Com coroa de rei na cabeça, Marcio Mizael Matolias repara com esmero seu castelo, apesar do calor de 40 graus que castiga os banhistas em uma tarde ensolarada de janeiro na praia da Barra da Tijuca, zona oeste do Rio de Janeiro.

Marcio retoca uma torre aqui, uma porta majestosa ali… Também rega sua fortaleza para evitar que afunde.

Há 22 anos, Marcio mora em um castelo de areia.

Na Barra, vizinhos e amigos o chamam “o rei”.

Marcio assume a majestade para atrair curiosos e posa com boa vontade para fotos com cetro em punho no trono que instalou em frente ao seu castelo praiano.

Prestes a completar 44 anos, este carioca brincalhão garante que não poderia viver de outra forma.

“Cresci na Baía de Guanabara, sempre vivi na praia. As pessoas pagam aluguéis exorbitantes para morar de frente para o mar. Eu não tenho contas e aqui vivo bem”, diz à AFP, mostrando a vasta praia de areia fina e duas belas ilhas no horizonte.

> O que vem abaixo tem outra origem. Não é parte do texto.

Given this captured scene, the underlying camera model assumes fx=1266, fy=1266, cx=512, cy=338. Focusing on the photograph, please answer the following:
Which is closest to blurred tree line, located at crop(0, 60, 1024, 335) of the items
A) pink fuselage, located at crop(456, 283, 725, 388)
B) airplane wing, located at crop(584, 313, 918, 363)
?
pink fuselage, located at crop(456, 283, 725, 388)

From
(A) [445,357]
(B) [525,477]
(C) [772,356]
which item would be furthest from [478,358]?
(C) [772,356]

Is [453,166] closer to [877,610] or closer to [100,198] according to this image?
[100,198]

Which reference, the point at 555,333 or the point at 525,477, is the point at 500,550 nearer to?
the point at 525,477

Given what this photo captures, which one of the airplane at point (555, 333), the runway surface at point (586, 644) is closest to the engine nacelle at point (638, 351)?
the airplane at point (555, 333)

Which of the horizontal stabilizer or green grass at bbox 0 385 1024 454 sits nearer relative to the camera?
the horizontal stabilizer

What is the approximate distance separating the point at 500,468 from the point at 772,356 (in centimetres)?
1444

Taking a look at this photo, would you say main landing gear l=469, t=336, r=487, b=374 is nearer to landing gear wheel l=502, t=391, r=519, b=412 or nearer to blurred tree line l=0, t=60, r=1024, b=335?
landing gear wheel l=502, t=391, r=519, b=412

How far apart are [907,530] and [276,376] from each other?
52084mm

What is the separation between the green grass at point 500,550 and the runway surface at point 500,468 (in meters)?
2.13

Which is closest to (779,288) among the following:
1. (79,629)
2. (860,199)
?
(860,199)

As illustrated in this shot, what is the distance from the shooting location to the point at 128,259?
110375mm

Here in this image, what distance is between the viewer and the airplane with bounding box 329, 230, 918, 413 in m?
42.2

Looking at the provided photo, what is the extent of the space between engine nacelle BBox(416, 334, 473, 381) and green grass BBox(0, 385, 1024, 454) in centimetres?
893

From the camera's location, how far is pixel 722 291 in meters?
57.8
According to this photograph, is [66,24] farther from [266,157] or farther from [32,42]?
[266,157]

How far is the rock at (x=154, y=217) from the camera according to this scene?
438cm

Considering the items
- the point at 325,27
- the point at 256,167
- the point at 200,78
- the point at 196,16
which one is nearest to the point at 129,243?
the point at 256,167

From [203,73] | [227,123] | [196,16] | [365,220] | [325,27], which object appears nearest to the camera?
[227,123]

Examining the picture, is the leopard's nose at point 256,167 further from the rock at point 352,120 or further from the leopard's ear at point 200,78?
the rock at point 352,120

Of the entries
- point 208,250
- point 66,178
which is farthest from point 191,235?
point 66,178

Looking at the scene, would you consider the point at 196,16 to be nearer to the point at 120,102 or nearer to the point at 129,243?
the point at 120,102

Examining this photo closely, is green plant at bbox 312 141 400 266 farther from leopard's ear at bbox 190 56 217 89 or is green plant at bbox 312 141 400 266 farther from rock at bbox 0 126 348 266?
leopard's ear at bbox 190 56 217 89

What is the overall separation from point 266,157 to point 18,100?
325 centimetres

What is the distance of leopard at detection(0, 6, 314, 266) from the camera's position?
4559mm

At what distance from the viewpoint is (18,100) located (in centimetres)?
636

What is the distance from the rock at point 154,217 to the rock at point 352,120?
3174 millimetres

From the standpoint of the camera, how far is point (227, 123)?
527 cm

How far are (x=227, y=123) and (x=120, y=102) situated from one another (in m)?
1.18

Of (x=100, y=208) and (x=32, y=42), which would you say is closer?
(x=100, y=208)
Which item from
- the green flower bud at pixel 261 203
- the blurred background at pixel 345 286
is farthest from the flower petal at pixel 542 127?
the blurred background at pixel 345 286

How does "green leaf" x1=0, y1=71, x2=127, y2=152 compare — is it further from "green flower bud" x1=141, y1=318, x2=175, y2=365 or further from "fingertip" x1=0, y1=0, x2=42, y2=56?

Apesar do entorno idílico, seu lar se limita a um espaço interno de uns 3 metros quadrados, dentro do castelo. Solteiro e sem filhos, Marcio amontoa ali dezenas de livros e alguns tacos de golfe – suas paixões, junto com a pesca.

Sua cama é um saco no chão. O banheiro é em um posto dos bombeiros a 30 metros dali, onde pode usar ducha e sanitário por R$ 2,5.

Marcio acredita que tem tudo o que precisa. Seu único problema é o calor intenso.

“A areia retém o calor. Então, às vezes não consigo dormir aqui e vou dormir na casa de um amigo, mas a verdade é que prefiro aqui, mesmo quando tenho que dormir à beira-mar”, diz.

Antes de se instalar nessa praia, Marcio morou em diferentes locais do litoral carioca. Ele decidiu deixar para trás o município de Duque de Caxias, na Baixada Fluminense, onde nasceu, e se mudar para a zona sul da capital, onde começou a morar na rua.

– Atração turística –

Um dia, um amigo o ensinou a construir uma pirâmide de areia. E ele nunca mais parou de fazer esculturas temporárias.

“Aprendi muito lendo e acho que meu castelo é uma mistura de estilos, entre Niemeyer e Gaudí”, diz a respeito do palácio real, reforçado com sacos de areia e troncos.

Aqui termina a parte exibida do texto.